*** Exercise input Section Begins ***

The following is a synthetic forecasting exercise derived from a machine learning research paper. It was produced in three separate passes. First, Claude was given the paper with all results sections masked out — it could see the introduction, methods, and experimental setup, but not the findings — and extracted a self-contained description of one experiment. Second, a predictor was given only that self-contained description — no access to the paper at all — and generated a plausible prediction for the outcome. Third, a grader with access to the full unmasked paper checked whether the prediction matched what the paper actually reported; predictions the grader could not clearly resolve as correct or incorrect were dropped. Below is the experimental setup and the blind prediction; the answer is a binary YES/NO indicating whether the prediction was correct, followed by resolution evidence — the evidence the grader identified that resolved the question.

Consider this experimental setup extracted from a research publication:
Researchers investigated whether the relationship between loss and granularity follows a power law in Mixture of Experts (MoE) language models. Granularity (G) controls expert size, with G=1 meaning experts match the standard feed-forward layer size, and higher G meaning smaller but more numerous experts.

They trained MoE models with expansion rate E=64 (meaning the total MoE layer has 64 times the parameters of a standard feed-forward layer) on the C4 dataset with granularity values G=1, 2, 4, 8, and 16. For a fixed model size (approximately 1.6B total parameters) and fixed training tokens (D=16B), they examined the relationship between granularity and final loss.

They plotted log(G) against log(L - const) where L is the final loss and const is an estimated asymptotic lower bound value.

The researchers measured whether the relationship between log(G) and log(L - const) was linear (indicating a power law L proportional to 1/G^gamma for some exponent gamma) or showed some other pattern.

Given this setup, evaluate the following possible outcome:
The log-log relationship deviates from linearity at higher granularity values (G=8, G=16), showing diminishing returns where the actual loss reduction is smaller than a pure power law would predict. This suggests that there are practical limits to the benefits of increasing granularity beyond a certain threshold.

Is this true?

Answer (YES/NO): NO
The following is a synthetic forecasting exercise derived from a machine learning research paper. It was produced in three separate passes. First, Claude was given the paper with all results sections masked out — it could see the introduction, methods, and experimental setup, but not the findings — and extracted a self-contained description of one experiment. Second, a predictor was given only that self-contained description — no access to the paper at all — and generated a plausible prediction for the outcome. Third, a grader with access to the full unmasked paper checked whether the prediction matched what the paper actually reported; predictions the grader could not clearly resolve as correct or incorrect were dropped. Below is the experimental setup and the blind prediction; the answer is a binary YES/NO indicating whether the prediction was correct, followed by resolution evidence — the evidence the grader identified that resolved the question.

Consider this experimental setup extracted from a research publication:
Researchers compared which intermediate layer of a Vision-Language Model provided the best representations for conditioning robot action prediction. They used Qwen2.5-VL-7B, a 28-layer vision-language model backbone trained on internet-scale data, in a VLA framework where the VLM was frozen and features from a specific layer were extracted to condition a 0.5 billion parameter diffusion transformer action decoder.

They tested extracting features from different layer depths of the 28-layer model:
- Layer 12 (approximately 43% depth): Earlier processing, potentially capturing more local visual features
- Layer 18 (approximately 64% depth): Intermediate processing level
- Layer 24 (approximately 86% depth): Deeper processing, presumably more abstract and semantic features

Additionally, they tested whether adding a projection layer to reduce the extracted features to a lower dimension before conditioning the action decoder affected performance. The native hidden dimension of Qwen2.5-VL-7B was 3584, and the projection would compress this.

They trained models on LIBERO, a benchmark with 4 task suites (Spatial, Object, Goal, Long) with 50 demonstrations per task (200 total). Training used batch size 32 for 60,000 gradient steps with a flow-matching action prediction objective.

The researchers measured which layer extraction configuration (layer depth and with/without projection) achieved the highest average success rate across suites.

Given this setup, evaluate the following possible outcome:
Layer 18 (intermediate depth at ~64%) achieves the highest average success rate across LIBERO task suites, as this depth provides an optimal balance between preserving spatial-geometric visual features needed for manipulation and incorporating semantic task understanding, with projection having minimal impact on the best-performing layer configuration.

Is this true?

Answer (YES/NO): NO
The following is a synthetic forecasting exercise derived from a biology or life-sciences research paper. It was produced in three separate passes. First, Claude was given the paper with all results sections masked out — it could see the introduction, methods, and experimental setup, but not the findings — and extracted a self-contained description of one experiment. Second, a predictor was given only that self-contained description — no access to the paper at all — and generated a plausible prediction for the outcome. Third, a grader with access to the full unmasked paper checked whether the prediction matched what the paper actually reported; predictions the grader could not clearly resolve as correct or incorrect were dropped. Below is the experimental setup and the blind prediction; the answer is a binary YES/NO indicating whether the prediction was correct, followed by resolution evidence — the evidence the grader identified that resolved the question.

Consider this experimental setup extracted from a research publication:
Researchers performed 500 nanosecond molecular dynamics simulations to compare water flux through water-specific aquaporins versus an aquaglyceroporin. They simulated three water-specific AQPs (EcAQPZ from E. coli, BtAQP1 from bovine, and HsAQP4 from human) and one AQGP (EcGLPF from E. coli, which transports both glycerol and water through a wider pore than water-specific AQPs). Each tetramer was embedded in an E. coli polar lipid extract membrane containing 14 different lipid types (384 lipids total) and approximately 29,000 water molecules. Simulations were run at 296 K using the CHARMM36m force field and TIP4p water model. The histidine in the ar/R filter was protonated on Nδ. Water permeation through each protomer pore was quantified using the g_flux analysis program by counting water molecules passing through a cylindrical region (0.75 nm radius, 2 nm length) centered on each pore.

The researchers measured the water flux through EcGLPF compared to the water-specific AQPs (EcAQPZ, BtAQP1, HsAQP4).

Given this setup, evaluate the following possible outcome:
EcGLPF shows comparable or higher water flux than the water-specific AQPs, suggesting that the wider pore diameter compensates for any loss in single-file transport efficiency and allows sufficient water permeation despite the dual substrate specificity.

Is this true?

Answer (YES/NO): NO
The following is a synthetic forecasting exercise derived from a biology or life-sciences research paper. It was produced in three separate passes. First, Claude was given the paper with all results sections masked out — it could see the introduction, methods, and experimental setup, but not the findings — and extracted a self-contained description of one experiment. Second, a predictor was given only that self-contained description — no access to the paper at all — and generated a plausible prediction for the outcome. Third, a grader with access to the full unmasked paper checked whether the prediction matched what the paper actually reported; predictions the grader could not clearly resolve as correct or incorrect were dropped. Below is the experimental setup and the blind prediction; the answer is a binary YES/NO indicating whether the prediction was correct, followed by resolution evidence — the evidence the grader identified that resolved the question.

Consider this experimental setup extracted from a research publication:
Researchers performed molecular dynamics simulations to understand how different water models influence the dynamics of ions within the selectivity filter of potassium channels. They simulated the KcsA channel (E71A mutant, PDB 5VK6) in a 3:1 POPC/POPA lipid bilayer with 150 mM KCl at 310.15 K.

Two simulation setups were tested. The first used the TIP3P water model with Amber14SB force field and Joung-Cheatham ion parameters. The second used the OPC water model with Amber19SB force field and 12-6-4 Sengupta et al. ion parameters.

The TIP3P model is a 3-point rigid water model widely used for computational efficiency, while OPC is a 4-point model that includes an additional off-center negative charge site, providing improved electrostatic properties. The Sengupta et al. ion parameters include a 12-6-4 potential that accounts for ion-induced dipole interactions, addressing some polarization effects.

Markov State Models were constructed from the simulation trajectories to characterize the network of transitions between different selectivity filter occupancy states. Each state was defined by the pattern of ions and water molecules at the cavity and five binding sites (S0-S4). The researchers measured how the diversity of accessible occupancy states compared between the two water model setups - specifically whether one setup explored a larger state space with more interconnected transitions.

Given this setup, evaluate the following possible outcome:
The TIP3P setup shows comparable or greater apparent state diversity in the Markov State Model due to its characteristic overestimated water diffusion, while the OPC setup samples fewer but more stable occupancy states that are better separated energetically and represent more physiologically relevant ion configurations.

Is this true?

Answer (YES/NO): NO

*** Exercise input Section Ends ***
*** Exercise input Section Begins ***

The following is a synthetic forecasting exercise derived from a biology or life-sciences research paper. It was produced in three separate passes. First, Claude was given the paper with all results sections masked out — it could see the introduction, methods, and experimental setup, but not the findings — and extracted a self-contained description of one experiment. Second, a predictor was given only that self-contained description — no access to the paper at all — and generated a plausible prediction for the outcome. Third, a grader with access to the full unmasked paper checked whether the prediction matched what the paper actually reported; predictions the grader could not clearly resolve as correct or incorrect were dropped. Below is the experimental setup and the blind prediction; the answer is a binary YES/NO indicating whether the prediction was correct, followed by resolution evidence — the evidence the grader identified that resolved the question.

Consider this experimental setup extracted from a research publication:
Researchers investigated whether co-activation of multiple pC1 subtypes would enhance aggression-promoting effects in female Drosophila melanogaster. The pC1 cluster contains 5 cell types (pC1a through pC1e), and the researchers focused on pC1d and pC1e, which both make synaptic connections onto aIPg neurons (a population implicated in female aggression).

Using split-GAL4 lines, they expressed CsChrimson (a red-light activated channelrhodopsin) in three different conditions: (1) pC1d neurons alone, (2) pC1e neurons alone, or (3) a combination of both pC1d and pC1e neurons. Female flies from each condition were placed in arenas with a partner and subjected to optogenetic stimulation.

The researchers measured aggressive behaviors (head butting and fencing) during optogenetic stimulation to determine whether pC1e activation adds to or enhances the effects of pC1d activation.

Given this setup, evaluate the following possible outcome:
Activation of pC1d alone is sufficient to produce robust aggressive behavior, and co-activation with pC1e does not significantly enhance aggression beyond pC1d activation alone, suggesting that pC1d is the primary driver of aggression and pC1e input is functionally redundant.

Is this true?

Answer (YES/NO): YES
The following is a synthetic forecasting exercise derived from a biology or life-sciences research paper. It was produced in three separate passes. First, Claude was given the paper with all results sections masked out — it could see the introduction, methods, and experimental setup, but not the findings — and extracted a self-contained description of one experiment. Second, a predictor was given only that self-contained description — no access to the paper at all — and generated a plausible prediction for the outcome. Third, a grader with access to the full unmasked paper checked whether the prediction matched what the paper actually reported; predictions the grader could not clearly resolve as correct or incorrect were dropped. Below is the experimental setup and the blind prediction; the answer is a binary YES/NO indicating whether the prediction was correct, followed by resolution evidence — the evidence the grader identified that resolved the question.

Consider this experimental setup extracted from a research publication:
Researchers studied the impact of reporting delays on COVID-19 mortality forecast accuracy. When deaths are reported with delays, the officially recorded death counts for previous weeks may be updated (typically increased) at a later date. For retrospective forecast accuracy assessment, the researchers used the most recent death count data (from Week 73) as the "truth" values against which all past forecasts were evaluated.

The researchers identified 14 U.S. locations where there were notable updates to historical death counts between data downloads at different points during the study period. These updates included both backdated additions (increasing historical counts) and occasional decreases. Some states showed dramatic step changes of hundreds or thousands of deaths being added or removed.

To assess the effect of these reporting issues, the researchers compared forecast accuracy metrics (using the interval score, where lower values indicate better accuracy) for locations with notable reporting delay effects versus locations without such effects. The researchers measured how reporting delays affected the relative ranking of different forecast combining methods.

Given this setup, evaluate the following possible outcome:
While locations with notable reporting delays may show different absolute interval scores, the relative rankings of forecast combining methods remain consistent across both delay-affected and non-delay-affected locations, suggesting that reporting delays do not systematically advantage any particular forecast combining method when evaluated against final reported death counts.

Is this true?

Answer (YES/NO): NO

*** Exercise input Section Ends ***
*** Exercise input Section Begins ***

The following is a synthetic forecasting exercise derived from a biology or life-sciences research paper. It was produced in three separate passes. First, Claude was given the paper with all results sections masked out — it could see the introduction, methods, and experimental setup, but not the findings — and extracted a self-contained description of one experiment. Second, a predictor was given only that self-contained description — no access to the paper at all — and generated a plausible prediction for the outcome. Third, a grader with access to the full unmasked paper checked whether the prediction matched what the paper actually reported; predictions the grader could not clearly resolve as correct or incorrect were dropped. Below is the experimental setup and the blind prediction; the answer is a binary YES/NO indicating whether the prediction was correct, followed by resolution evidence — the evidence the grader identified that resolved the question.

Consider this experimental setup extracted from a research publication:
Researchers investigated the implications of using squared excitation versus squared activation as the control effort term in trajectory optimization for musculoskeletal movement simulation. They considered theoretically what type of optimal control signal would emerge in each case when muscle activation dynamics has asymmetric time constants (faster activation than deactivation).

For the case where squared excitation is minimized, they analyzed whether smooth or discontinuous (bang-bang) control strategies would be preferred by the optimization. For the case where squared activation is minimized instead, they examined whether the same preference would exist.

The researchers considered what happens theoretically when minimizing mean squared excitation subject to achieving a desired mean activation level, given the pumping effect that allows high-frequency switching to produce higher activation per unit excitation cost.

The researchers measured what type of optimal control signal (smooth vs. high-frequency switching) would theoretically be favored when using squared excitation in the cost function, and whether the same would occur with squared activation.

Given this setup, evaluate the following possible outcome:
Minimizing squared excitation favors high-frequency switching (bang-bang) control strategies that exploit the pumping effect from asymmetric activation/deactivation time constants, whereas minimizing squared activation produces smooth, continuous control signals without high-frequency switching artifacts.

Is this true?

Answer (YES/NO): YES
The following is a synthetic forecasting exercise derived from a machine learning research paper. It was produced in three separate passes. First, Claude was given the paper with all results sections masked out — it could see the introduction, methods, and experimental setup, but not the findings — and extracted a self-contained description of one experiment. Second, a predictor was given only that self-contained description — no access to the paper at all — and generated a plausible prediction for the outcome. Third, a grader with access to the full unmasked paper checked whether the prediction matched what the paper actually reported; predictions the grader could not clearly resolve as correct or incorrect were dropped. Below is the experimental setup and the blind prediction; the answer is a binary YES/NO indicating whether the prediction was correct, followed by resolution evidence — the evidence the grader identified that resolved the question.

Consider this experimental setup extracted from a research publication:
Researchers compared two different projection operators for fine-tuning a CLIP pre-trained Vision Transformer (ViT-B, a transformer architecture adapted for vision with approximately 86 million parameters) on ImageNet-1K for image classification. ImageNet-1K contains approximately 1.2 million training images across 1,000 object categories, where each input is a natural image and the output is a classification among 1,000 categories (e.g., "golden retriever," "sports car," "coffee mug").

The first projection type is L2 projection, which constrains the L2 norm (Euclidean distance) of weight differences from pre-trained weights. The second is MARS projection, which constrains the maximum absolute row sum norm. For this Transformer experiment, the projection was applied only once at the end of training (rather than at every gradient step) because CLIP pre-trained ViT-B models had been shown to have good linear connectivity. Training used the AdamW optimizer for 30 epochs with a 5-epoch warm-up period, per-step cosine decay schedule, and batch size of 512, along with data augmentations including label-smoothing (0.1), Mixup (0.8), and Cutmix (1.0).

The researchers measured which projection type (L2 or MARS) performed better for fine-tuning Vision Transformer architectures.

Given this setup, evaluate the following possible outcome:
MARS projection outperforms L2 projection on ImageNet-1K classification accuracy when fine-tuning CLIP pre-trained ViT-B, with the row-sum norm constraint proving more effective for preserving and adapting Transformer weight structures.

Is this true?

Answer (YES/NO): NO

*** Exercise input Section Ends ***

Copy out every line of the data in which the word "level" is found.

- Layer 18 (approximately 64% depth): Intermediate processing level
The researchers considered what happens theoretically when minimizing mean squared excitation subject to achieving a desired mean activation level, given the pumping effect that allows high-frequency switching to produce higher activation per unit excitation cost.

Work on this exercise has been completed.